4211 kilomètres, c’est la distance qui sépare Paris de Téhéran.
C’est aussi le titre de la pièce écrite et mise en scène par Aïla Navidi, que j’ai eu le privilège de découvrir à l’Auditorium de Seynod.

Sur scène, Yalda, incarnée par Olivia Pavlou-Graham — Molière 2024 de la révélation féminine — nous raconte l’histoire de Mina et Fereydoun, ses parents iraniens. Contraints de fuir leur pays après la révolution de 1979, ils trouvent refuge en France, porteurs d’un héritage culturel et politique à la fois précieux et douloureux. À travers leur récit se lisent l’amour profond pour leur pays d’origine, le combat pour la liberté et l’espoir obstiné, presque irrépressible, d’un retour.

Une pièce intime… et universelle

Comme le souligne Aïla Navidi, 4211 kilomètres s’enracine dans une histoire personnelle mais fait écho à celles de nombreuses familles issues de l’immigration — algériennes, rwandaises ou d’ailleurs. Les questions d’identité, de construction personnelle et d’appartenance y apparaissent comme des expériences universelles.

Yalda incarne avec force ce tiraillement permanent entre deux mondes. Elle n’est ni totalement iranienne, ni totalement française. Une position inconfortable, parfois douloureuse, où l’on n’est jamais tout à fait à sa place.

Sur scène, cette tension est rendue avec une justesse saisissante : le nom de famille, l’acte de naissance, la langue parlée ou tue, les silences… autant de détails qui deviennent de véritables territoires d’exploration identitaire.

Émotion, résonances et actualité

Ce qui frappe immédiatement dans 4211 kilomètres, c’est la manière dont elle résonne avec l’actualité. Alors que l’Iran est à nouveau secoué par des vagues de protestations face à la répression d’un régime autoritaire, la pièce prend une dimension tragiquement contemporaine.

La mise en scène d’Aïla Navidi, à la fois sensible et épurée, laisse toute sa place à l’émotion. On sort de la salle avec le sentiment que ces milliers de kilomètres ne sont pas seulement géographiques, mais aussi psychologiques. Autant de ponts fragiles à construire entre ce que l’on porte en soi et ce que l’on partage avec les autres.
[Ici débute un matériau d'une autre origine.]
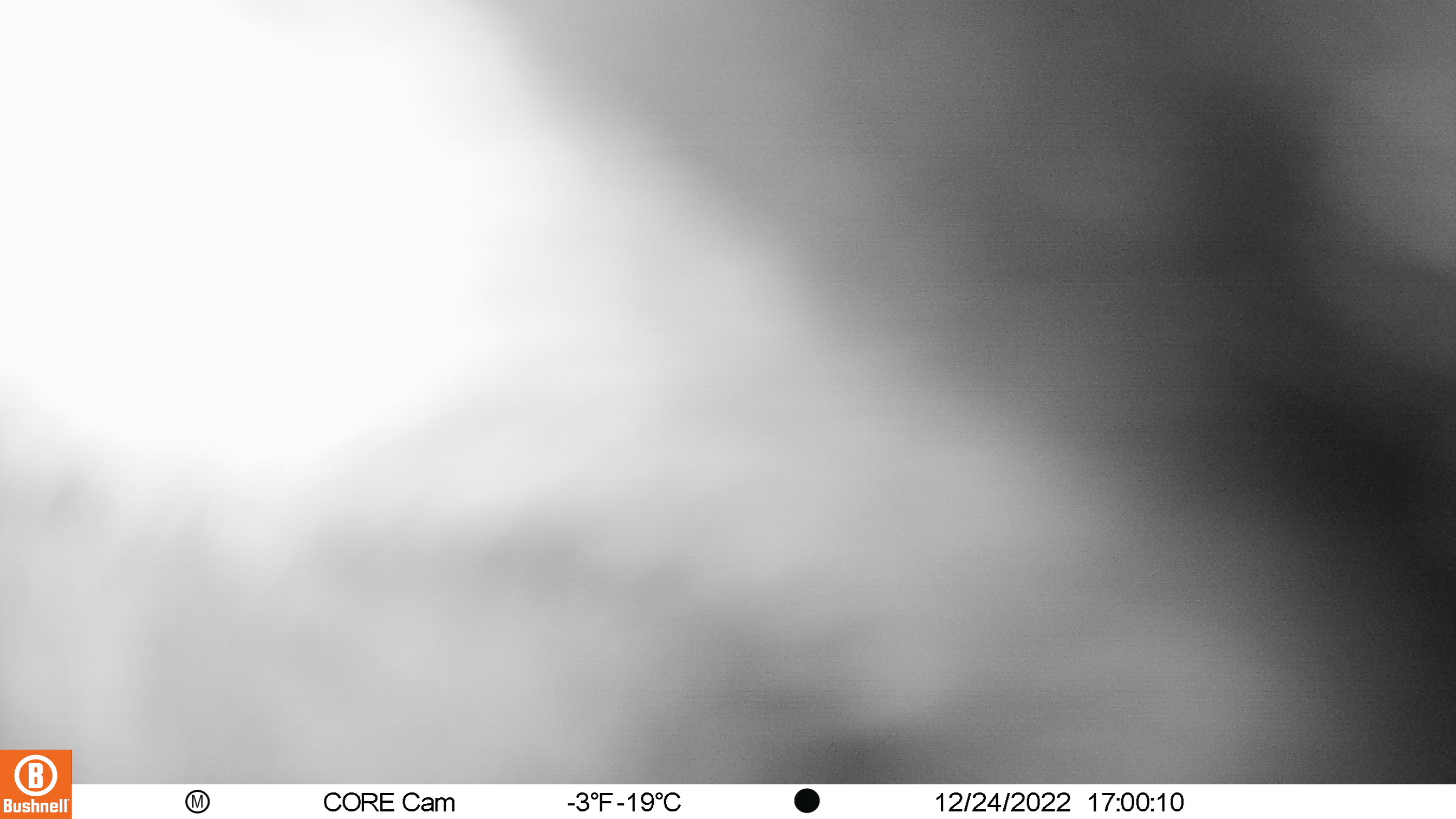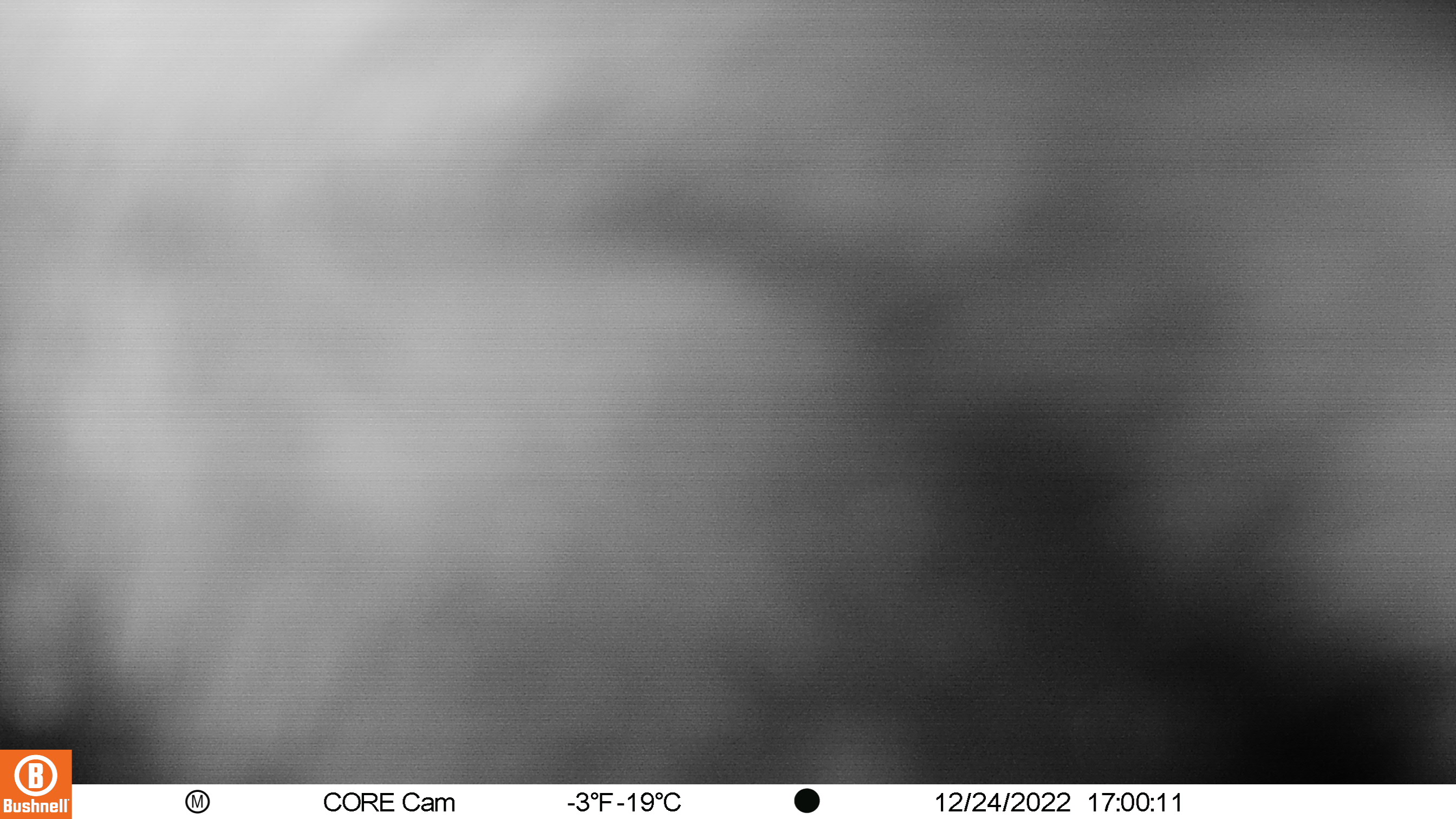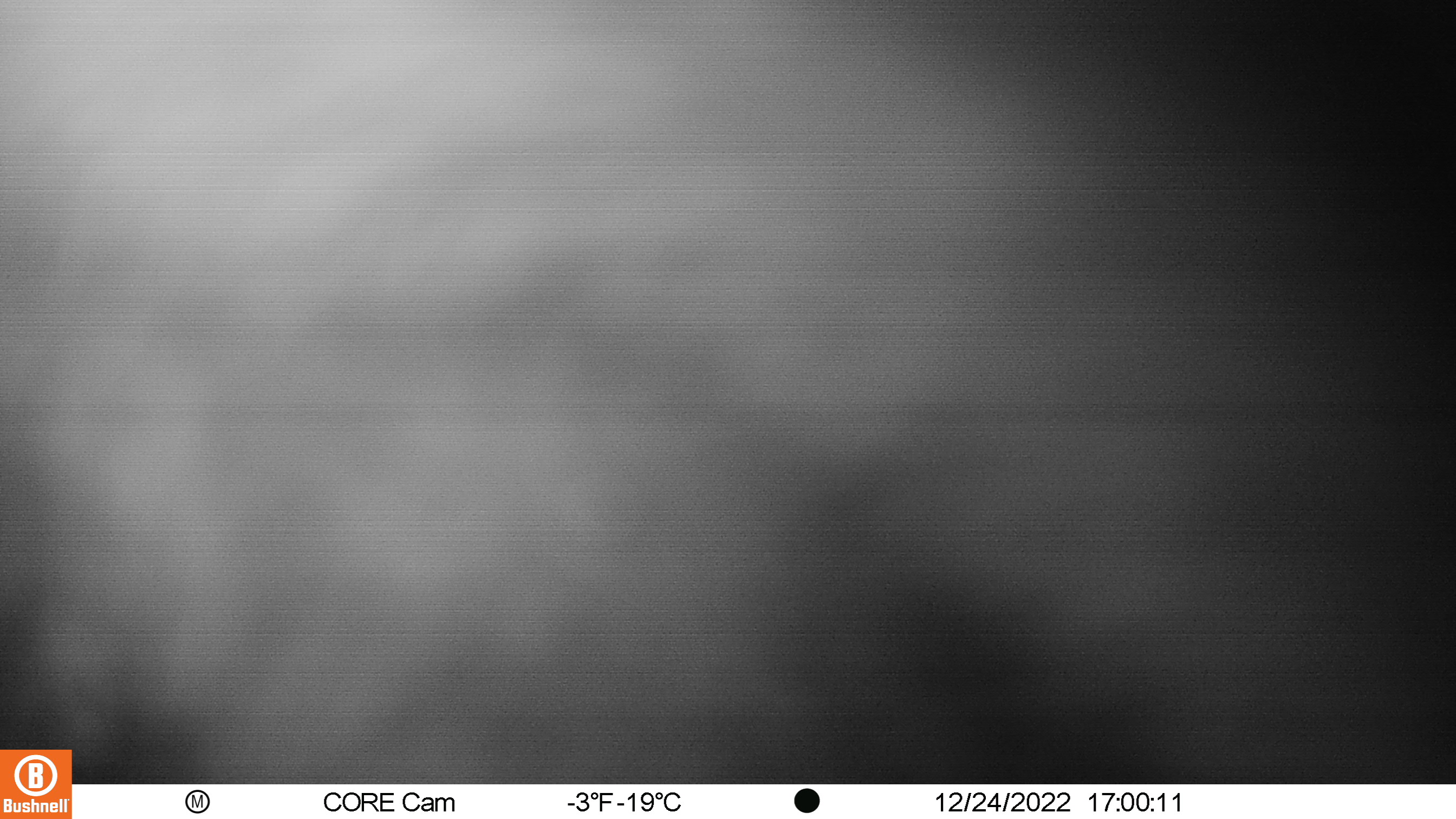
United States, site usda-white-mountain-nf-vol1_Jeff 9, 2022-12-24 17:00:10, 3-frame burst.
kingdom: Animalia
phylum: Chordata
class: Mammalia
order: Artiodactyla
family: Cervidae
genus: Alces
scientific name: Alces alces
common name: moose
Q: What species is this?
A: Moose (Alces alces).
L’espace d’une soirée, j’ai eu l’impression d’être à quelques mètres seulement de l’Iran, d’habiter moi aussi cet appartement, de partager cette mémoire et cet exil.

Une œuvre essentielle pour penser notre époque

Plus qu’un spectacle, 4211 kilomètres est une réflexion profonde sur l’identité, l’héritage et la liberté. La pièce rappelle combien les récits d’exil nous concernent tous — non seulement en tant que spectateurs, mais comme citoyens d’un monde traversé par les migrations, les frontières et les appartenances multiples.

À travers ce récit, Aïla Navidi nous invite à interroger ce que signifie être ensemble, au-delà des catégories simplistes, et à renouer avec une humanité partagée que trop d’idées reçues et de discours politiques tendent aujourd’hui à effacer.
La pièce interroge ainsi notre capacité collective à faire vivre notre devise républicaine — liberté, égalité, fraternité — dans un contexte où le repli sur soi, la peur de l’autre et les discours xénophobes gagnent du terrain.